It takes about 30 seconds to run FindShortestPath[g,0,6400,Method->Dijkstra].  This is acceptable, but I wonder if I could speed it up.  An equivalent Racket package is about 100x faster and Racket isn't renowned for its blazing speed.

More details: I create a list of DirectedEdges and Weights and then g = Graph[edges, weights]

Thanks,
-Joe
POSTED BY: Joe Gilray
5 Replies
Is the package just running Dijkstra without any heuristics?
It's possible that there's more overhead in Mathematica's algorithm. Graph objects could be more general in purpose in one language over the other and who knows how much this would add in overhead to access elements. I could also imagine that someone could possibly define the graph with rational numbers too, which could also be a significant drain. 
It's probable that the common R implementation is faster and if so you might consider this IGraphR package that's been going around. I haven't gotten a chance to use it myself:
https://github.com/szhorvat/IGraphRhttps://github.com/szhorvat/IGraphR
POSTED BY: Sean Clarke
Posted 10 years ago
Thanks Sean (if you get a chance, you might want to edit your post to fix the "double" URL at the bottom).

Since Graphs need to be drawable, etc. in Mathematica, maybe it's a memory issue?

My Weights are all integers.

To answer your first question, yes, just Dijkstra... how to I employ heuristics with it?

Thanks again
POSTED BY: Joe Gilray
Posted 10 years ago
Ouch, my bad... FindShortestPath was not the problem, my code that builds the edges and weights was taking all the time!   Working on it...
POSTED BY: Joe Gilray
Posted 10 years ago
OK... got it...

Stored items
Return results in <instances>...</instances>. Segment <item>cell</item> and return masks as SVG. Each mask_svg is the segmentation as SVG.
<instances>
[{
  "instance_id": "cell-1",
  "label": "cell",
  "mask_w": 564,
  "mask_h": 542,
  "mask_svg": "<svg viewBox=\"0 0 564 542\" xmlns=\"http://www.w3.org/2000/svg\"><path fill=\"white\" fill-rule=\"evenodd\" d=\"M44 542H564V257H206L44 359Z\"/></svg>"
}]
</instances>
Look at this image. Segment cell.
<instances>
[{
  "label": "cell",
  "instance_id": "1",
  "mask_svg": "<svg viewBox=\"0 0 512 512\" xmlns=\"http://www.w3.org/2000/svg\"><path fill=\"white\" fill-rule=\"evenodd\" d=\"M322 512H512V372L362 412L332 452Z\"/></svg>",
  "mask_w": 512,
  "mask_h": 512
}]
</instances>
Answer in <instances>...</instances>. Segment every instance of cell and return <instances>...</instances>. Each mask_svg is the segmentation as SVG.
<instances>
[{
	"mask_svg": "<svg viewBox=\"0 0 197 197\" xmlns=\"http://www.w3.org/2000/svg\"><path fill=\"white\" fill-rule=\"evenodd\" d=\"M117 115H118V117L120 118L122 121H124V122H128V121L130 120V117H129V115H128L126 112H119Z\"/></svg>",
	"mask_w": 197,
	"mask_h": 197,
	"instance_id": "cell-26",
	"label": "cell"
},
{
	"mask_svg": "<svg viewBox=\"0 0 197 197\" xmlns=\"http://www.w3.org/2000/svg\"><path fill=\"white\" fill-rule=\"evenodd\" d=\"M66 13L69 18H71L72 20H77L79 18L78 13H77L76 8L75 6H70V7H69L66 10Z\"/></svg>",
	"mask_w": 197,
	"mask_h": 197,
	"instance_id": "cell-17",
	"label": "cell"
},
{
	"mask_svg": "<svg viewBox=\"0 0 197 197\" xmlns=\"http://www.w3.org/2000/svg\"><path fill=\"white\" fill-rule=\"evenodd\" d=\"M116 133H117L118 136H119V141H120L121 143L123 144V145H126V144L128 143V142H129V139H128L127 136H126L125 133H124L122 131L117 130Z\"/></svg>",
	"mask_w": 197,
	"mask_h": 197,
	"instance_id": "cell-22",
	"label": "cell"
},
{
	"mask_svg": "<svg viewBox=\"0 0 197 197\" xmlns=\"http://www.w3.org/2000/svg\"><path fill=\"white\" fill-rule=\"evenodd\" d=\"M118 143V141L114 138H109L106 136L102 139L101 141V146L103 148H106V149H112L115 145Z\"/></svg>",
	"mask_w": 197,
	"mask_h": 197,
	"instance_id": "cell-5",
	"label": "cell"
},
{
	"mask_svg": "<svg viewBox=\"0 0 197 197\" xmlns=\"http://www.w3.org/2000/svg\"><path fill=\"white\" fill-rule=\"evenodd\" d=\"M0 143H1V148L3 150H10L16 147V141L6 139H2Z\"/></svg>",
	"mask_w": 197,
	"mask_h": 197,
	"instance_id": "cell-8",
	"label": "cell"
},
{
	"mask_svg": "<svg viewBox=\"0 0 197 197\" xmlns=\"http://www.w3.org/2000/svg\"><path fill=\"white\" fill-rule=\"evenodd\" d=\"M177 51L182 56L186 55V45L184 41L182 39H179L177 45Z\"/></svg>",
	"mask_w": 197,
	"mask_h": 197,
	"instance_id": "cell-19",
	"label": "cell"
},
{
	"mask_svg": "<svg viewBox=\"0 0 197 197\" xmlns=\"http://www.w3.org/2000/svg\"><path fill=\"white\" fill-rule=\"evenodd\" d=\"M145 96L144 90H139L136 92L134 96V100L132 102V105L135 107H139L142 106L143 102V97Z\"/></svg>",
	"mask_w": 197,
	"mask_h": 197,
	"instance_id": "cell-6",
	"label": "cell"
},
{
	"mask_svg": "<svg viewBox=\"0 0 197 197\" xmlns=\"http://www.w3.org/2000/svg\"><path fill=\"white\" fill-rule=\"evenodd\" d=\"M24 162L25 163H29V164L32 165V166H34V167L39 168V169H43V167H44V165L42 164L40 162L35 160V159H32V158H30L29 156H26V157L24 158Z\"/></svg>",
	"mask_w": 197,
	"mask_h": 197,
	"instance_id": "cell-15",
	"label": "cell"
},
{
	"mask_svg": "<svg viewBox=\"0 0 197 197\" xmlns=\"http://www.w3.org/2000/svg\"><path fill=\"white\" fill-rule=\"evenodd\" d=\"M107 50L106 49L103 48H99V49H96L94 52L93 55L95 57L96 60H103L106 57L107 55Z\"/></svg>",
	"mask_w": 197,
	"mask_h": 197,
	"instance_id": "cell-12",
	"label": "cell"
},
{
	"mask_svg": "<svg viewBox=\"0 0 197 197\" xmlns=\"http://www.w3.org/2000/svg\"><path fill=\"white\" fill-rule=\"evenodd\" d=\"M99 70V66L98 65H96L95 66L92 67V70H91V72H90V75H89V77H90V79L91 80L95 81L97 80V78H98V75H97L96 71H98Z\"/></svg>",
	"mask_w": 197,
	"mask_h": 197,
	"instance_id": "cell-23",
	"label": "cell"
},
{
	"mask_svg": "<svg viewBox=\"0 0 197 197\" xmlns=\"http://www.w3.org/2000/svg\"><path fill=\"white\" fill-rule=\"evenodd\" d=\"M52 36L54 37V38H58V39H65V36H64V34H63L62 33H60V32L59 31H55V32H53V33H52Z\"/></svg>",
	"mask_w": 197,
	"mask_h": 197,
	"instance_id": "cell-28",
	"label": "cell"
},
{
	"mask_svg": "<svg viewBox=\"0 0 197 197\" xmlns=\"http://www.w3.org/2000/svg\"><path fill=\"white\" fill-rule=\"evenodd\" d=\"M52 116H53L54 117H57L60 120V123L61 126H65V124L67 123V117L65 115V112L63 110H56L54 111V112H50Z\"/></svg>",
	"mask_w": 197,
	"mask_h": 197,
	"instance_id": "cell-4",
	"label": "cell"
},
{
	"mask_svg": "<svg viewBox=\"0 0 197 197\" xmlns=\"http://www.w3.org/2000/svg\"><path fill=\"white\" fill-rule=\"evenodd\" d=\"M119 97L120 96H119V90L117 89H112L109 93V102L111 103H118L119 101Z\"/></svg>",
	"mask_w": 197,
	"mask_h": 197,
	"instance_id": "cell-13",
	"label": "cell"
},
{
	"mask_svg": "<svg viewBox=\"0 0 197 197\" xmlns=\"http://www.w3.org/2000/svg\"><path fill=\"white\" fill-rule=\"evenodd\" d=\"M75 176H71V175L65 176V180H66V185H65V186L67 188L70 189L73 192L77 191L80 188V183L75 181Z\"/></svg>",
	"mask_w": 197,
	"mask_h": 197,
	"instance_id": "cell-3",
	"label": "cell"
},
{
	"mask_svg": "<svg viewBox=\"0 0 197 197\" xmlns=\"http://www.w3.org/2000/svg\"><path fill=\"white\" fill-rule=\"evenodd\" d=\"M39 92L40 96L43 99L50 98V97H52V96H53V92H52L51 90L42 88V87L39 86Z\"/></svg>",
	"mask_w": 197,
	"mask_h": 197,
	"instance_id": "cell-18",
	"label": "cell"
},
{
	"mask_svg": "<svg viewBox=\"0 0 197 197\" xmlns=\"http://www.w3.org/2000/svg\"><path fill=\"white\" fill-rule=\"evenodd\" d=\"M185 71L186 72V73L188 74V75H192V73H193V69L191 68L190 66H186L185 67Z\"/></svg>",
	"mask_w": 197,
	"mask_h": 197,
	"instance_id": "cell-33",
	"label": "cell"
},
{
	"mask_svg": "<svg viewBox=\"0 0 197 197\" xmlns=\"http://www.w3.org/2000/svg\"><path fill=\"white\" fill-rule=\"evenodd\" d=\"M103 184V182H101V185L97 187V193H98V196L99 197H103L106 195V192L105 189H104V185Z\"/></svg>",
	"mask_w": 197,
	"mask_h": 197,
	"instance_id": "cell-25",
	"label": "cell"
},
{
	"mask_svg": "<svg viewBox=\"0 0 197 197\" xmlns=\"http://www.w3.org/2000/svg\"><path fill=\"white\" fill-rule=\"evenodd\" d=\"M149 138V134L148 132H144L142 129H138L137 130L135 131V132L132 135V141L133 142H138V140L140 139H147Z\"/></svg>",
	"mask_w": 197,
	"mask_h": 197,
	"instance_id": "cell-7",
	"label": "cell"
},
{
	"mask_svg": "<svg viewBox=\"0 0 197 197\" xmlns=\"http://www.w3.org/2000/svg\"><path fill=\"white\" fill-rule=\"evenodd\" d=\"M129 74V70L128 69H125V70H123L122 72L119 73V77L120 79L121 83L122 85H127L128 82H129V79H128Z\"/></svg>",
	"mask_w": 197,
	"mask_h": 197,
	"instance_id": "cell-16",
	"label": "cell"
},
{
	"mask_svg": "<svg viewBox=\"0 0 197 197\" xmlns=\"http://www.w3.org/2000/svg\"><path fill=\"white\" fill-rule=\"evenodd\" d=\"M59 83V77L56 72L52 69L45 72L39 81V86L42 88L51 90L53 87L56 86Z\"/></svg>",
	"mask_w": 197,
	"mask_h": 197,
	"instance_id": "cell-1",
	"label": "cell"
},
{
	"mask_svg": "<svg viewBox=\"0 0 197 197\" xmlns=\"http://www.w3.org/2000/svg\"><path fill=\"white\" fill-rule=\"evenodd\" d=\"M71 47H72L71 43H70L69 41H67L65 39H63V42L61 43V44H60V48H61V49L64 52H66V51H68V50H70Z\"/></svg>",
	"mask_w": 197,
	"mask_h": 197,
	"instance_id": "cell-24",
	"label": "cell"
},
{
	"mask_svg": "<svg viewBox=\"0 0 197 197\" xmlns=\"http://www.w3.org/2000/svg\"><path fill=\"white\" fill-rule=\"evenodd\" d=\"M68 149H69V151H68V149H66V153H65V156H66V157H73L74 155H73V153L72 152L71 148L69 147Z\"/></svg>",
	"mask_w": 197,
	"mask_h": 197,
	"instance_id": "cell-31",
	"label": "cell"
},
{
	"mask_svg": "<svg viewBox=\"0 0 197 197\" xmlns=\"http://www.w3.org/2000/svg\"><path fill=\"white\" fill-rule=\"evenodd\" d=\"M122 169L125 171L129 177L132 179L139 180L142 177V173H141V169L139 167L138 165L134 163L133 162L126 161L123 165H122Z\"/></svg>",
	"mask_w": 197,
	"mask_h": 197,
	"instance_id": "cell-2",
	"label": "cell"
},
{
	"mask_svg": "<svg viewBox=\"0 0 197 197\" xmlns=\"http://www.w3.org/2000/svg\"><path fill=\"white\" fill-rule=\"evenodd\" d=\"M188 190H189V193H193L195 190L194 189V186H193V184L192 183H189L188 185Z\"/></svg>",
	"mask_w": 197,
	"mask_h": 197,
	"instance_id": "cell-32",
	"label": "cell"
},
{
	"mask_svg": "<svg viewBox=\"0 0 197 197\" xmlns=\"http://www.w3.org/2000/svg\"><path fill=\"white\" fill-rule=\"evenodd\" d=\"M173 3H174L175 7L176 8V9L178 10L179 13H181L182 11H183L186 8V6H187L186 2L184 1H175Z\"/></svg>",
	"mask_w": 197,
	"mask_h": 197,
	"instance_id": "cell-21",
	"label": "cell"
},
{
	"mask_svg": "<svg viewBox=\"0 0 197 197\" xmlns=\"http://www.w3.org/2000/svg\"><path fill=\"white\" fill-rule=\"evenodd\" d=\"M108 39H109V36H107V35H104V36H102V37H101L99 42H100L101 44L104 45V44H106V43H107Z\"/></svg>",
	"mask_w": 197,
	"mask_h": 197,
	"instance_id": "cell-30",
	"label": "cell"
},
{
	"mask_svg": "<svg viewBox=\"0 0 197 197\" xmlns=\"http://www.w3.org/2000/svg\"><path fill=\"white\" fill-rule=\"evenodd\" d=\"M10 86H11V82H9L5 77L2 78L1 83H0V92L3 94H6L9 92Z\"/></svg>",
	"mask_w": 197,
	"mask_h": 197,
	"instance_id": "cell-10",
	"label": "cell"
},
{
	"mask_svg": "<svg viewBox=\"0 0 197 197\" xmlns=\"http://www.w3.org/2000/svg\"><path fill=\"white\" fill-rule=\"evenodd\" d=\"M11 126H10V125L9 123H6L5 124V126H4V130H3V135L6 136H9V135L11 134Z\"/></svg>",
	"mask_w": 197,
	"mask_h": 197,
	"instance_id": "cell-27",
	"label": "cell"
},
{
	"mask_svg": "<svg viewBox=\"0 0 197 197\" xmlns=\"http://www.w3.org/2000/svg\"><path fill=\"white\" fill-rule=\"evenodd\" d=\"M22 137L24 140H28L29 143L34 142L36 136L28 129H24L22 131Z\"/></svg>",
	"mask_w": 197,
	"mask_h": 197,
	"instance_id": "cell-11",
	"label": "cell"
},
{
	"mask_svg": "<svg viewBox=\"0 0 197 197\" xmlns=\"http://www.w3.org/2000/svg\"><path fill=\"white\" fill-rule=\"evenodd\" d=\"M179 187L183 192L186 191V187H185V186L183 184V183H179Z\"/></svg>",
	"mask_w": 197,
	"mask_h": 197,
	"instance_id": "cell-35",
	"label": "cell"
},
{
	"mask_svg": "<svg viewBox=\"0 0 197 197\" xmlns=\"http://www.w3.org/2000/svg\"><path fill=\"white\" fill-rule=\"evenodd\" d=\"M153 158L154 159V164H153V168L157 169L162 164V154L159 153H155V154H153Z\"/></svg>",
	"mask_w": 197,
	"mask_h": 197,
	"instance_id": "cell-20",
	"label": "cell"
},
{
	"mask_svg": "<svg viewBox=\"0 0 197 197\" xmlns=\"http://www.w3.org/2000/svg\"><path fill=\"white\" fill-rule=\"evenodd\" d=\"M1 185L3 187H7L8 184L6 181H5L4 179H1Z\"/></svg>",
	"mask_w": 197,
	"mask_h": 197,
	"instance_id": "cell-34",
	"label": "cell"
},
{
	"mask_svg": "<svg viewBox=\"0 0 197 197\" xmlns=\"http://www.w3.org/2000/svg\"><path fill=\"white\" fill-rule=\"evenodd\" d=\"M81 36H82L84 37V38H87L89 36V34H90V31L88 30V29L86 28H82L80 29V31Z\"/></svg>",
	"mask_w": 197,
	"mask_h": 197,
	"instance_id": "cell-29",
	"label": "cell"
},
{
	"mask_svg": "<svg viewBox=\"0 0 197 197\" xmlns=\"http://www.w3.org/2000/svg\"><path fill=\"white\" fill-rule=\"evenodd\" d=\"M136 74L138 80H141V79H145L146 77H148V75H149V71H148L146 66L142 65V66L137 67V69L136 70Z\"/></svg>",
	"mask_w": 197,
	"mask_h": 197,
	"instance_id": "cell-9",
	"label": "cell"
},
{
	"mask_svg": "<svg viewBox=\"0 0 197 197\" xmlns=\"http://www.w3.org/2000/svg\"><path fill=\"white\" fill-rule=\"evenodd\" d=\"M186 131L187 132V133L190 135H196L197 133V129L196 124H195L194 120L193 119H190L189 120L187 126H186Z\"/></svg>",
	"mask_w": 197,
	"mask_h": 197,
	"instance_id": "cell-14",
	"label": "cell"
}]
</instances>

__Work order__:
Answer these questions from the shortest-path thread.
(a) About how long does it take to run FindShortestPath[g,0,6400,Method->Dijkstra]?
(b) What kind of numbers are all of Joe Gilray's Weights?
(c) What turned out to be taking all the time instead of FindShortestPath?

__Task output__:
(a) About 30 seconds.
(b) Integers.
(c) The code that builds the edges and weights.